Some glass companies have been feeling the effects of the lack of polyvinyl butyral (PVB). The availability of the critical material for laminated glass has been low and can be attributed to several causes.

Eastman is a supplier of PVB in the industry. Travis Smith, vice president and general manager of Films at Eastman, says climate, the economy and recent events have impacted supply and delivery.

“The shortage of PVB has been caused by many situations, including the rapid economic recovery, the severe weather event in Texas earlier this year that took down extremely high percentages of output from the chemical industry, and the continued logistical challenges which were made even more challenging by the Suez Canal event,” he says.

“The PVB supply chains for our industry are fundamentally tied to basic chemical feedstocks, starting with propylene and ethylene.
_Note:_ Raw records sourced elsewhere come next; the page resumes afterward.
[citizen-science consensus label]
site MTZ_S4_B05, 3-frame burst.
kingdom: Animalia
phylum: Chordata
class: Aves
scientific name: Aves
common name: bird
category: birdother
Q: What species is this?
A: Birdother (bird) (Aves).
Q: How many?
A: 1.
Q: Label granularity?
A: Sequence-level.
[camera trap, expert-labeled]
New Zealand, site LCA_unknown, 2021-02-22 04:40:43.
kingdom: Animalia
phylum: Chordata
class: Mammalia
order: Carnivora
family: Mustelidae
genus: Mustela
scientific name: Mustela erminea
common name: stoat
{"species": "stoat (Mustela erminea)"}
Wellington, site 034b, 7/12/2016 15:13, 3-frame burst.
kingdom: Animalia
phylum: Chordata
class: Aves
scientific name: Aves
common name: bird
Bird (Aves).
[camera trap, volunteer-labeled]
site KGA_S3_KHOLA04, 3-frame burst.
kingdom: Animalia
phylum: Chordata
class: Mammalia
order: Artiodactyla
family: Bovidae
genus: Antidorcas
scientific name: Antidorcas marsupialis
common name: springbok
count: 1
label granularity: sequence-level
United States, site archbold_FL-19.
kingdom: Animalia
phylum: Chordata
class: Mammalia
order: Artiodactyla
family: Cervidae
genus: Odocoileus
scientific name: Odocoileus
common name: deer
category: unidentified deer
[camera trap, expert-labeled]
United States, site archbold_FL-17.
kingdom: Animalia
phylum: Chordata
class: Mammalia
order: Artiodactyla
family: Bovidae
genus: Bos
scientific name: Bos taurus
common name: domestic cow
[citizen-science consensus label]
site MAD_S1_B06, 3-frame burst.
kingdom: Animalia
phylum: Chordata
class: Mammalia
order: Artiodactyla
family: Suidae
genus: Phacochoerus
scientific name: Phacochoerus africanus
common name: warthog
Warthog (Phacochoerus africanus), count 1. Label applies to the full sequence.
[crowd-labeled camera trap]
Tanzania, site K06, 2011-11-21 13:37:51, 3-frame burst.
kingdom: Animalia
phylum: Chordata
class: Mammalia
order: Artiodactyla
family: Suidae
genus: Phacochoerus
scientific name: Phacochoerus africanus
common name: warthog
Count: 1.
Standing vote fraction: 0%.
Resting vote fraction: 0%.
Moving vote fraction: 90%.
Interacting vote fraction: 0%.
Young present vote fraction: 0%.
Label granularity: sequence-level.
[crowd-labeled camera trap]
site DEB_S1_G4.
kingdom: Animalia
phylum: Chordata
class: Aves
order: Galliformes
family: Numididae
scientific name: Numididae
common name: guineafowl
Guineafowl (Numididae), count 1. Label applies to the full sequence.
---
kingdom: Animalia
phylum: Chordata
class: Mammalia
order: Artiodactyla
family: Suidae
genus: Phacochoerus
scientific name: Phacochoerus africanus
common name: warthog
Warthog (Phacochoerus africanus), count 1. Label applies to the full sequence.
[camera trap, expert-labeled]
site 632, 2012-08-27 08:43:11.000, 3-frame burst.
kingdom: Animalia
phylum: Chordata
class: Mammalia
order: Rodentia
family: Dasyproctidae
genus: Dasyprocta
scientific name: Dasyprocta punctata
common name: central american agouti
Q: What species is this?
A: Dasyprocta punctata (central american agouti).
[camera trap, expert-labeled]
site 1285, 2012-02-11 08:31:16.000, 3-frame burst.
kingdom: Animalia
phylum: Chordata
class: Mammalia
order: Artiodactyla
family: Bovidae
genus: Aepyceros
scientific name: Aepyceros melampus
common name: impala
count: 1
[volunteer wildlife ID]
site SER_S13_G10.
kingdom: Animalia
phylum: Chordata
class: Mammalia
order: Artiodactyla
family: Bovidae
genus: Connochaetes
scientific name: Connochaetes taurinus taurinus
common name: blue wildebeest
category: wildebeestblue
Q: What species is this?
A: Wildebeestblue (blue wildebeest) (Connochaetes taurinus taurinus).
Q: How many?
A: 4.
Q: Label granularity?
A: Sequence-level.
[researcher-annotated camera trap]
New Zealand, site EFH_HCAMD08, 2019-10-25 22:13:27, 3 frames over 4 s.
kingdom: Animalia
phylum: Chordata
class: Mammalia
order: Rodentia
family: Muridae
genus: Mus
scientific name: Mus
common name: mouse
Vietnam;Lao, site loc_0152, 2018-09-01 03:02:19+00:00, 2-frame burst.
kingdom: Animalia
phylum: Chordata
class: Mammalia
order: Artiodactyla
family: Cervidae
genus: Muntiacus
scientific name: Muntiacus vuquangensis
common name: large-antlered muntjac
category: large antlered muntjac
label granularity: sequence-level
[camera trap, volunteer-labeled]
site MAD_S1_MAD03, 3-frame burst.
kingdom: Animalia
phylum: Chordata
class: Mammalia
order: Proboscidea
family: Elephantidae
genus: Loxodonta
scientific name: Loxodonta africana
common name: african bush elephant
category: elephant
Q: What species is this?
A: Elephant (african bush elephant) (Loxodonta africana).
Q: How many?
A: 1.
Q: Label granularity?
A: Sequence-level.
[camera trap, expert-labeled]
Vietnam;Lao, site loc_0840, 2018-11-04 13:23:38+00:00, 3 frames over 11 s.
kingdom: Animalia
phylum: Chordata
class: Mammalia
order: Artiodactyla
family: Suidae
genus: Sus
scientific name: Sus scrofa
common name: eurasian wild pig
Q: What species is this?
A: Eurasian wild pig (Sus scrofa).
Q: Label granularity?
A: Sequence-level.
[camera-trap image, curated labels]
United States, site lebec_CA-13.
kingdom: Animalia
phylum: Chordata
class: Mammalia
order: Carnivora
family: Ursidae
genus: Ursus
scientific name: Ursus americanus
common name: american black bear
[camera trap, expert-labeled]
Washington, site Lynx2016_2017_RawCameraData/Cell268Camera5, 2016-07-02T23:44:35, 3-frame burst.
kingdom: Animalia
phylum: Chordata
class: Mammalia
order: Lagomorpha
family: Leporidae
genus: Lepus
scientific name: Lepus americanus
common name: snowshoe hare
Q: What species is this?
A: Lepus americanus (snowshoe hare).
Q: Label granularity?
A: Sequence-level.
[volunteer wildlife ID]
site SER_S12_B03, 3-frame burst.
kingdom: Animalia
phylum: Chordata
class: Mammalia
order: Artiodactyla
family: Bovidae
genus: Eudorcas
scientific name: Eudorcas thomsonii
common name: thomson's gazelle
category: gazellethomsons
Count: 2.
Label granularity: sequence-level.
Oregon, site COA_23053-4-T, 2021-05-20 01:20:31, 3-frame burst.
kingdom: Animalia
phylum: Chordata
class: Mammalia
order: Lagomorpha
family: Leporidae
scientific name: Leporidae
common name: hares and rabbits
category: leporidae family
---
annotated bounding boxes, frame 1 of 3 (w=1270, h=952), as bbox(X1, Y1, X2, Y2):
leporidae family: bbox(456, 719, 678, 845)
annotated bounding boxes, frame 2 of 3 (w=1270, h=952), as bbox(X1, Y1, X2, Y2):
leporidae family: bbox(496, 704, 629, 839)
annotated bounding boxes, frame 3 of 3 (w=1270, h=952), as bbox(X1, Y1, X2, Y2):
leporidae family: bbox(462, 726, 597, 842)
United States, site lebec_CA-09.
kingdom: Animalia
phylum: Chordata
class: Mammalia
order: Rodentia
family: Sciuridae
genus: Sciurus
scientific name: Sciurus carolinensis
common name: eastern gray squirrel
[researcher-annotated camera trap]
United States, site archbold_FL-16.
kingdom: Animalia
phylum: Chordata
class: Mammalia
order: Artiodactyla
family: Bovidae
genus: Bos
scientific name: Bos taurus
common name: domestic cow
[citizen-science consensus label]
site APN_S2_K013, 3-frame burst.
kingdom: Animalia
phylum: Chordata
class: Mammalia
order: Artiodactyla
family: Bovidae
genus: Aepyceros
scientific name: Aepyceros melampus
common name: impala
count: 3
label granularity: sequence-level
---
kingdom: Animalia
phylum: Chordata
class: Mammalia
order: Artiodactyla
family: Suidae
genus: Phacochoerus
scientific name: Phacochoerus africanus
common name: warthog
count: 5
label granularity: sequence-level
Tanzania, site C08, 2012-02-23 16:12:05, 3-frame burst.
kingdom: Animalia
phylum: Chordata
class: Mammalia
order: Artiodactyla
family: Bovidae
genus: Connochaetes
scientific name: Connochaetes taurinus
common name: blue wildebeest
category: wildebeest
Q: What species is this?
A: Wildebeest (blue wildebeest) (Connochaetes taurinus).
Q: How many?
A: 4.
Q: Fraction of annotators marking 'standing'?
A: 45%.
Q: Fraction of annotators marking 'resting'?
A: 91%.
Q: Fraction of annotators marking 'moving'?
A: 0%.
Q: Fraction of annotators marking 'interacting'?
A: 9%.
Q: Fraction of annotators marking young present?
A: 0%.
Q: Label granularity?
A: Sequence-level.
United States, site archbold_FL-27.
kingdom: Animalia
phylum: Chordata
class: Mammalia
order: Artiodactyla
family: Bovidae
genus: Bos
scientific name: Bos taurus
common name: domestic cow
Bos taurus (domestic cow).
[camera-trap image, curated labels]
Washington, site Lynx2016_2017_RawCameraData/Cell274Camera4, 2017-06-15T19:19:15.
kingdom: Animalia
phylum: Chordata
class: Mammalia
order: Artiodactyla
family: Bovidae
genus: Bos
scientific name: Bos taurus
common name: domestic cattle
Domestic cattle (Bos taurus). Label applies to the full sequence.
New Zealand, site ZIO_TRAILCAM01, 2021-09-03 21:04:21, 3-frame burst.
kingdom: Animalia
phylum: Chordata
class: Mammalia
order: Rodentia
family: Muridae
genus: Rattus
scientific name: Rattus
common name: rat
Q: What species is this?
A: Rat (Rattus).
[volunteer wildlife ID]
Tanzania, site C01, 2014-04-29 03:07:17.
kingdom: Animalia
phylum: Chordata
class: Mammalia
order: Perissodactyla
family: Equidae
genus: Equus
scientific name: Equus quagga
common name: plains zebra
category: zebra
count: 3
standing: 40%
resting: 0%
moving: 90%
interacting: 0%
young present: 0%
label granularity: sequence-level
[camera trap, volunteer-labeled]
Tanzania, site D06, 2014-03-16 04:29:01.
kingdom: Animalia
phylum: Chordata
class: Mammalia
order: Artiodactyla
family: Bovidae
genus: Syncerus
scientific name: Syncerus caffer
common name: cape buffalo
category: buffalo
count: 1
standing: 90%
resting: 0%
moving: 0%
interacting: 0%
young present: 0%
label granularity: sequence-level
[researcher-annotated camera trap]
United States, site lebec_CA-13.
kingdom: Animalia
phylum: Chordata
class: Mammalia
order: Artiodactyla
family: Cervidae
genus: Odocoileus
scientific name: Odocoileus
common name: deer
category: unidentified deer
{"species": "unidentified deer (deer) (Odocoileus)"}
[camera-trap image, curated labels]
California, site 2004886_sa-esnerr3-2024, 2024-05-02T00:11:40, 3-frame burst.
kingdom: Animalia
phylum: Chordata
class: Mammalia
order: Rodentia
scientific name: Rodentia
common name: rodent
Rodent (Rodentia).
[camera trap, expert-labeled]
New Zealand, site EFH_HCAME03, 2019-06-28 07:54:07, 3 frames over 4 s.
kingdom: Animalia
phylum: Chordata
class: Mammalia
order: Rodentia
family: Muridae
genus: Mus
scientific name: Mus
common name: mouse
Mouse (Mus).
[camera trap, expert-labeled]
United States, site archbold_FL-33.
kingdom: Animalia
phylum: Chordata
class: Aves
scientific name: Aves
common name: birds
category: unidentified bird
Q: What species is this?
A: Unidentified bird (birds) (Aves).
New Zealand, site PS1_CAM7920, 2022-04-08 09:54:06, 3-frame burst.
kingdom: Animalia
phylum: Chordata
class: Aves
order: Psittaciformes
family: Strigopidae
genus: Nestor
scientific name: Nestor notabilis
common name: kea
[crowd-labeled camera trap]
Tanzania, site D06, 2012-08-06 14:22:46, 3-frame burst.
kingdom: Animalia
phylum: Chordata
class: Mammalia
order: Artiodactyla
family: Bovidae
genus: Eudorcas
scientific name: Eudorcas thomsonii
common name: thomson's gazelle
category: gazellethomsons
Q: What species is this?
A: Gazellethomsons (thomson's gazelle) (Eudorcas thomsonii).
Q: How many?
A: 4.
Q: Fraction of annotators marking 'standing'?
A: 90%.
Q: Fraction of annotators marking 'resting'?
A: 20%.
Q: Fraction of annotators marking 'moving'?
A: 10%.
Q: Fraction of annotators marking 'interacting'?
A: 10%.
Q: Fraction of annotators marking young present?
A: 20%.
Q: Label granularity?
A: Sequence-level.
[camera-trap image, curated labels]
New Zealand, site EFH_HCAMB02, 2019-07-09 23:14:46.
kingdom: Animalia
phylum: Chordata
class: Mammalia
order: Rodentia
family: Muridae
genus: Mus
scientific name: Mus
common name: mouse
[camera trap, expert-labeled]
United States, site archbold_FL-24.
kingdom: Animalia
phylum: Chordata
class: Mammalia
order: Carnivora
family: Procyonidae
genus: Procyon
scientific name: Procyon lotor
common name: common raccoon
With major suppliers of key raw materials for PVB having declared force majeure and continuing to operate under force majeure through the first part of this year, operational and supply chain recovery for critical feedstocks has been slower than originally expected. Also, the global logistics system is severely stressed, resulting in lack of equipment and bookings availability. This has resulted in a deeper and more prolonged impact to critical raw materials.”

Kuraray, another supplier of PVB, announced last month that it issued a global price increase of its Trosifol PVB interlayer and SentryGlas ionoplast interlayer due to the cost increases in raw materials, packaging materials, transportation and logistics.

The shortage is causing limited supply and prices to increase for glass companies across the country.

“That will ultimately and radically impact both the supply and, of course, price,” says Bob Linford of Giroux Glass.

However, some companies have have not yet felt the impact. Bernard Lax, CEO of Pulp Studio in Gardena, Calif., says currently, his company has not experienced the shortages, but he has heard through the trade that shortages exist.

“I believe some of this is purely logistics related, as the suppliers of our suppliers are not able to get raw material because of transportation issues,” he says. “Another perspective is that poor, or lack of, planning by customers has put them in difficult times when shortages exist. Those users who are used to spot buying materials, rather then planning and projecting with their suppliers, will find it difficult to get what they need in a supercharged market.”